Posted on 11 Jan 2010 at 15:24

Davey Winder finds himself unfazed by recent high-profile Wi-Fi hacker, but has no sympathy for the naive

Researchers in Japan have managed to smash through wireless router WPA encryption barriers in less than 60 seconds, demolishing the previous record of 15 minutes for a WPA crack.

This is worrying in that the previous time was for a fairly small number of routers only, while the new method is said to work for a much broader range of hardware. But am I actually quivering in my flip-flops as a result? Well, no, not really, because I’d have to say that anyone who’s still using WPA to protect their wireless network must have nothing worth protecting, and doesn’t deserve my sympathy if they lose what they do have.

If you have your best brain switched on and a few hours to kill, Google for “A Practical Message Falsification Attack on WPA” to get the full report. The methodology used by these Japanese researchers, as I understand it, would seem to build upon earlier attack vectors that targeted the TKIP algorithm employed by older WPA-only routers.

I’d have to say that anyone who’s still using WPA to protect their wireless network must have nothing worth protecting

Even if you’re still using such a device, most of them can be upgraded to WPA-with-AES without much hassle – and AES, along with WPA2, would appear to be safe from this attack. The chances are that your router is better equipped than you imagine, seeing as all Wi-Fi-certified products have needed to support WPA2 for the past three years in order to receive that certificate.

Not that WPA2 itself is bullet-proof: far from it if the Russians are to be believed. ElcomSoft, a member of the Russian Cryptology Association, has developed a product that can combine readily available and relatively cheap graphics cards from ATI and Nvidia to accelerate the “recovery” of WPA2 encryption passwords.
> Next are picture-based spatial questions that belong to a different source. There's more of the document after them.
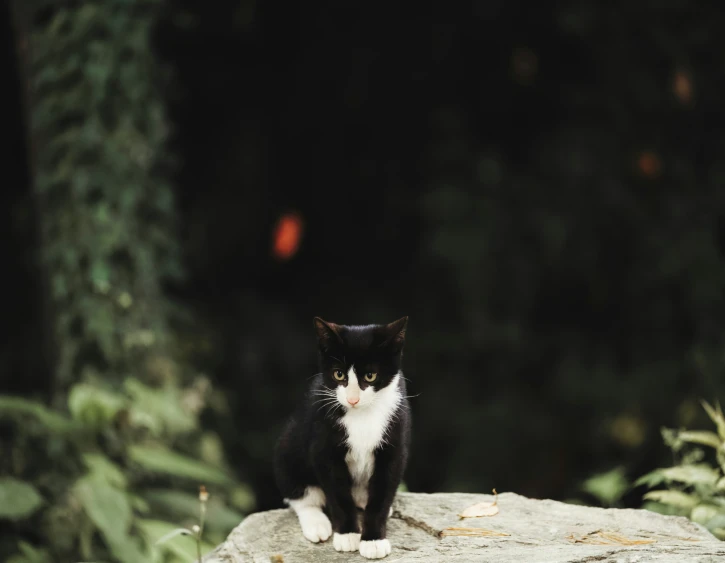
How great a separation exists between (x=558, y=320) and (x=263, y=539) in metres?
3.76

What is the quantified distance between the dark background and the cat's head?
9.47 feet

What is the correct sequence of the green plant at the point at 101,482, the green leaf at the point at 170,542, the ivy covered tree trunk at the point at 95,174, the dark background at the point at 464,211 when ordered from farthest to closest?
the dark background at the point at 464,211, the ivy covered tree trunk at the point at 95,174, the green plant at the point at 101,482, the green leaf at the point at 170,542

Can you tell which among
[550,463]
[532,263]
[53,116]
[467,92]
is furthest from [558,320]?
[53,116]

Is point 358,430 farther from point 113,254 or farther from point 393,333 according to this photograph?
point 113,254

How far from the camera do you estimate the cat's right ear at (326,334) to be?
2459mm

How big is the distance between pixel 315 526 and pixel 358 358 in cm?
58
Taking a step beyond the capabilities of the Distributed Password Recovery software that came before it, its Wireless Security Auditor software offloads the computationally heavy processing load onto the graphics processor chips fitted in ATI’s HD cards and certain Nvidia GeForce cards, and I’m led to believe that using such a combination of parallel processing hardware can reduce cracking times by a factor of several hundred per cent.

Take a card such as Nvidia’s GeForce GTX 280, which can process hundreds of billions of fixed-point calculations a second; add an extra 1GB of video memory and 240 processing units; now double up by throwing in a second similarly equipped card (the software apparently supports up to four cards at a time) and all of a sudden you have something like a supercomputer on a domestic budget. Okay, you’ll still need to invest well over a thousand quid to enter this shady world, but that’s small potatoes for a determined hacking gang.

I’m still not panicking, though, because as long as you’re sensible in your choice of password/passphrase and have booted TKIP out the door where it belongs in favour of an AES approach, I really don’t think there’s too much to be concerned about. After all, the ElcomSoft product has been on the market for over a year now and I’m not receiving reports of any great increase in successful Wi-Fi encryption hacking exploits.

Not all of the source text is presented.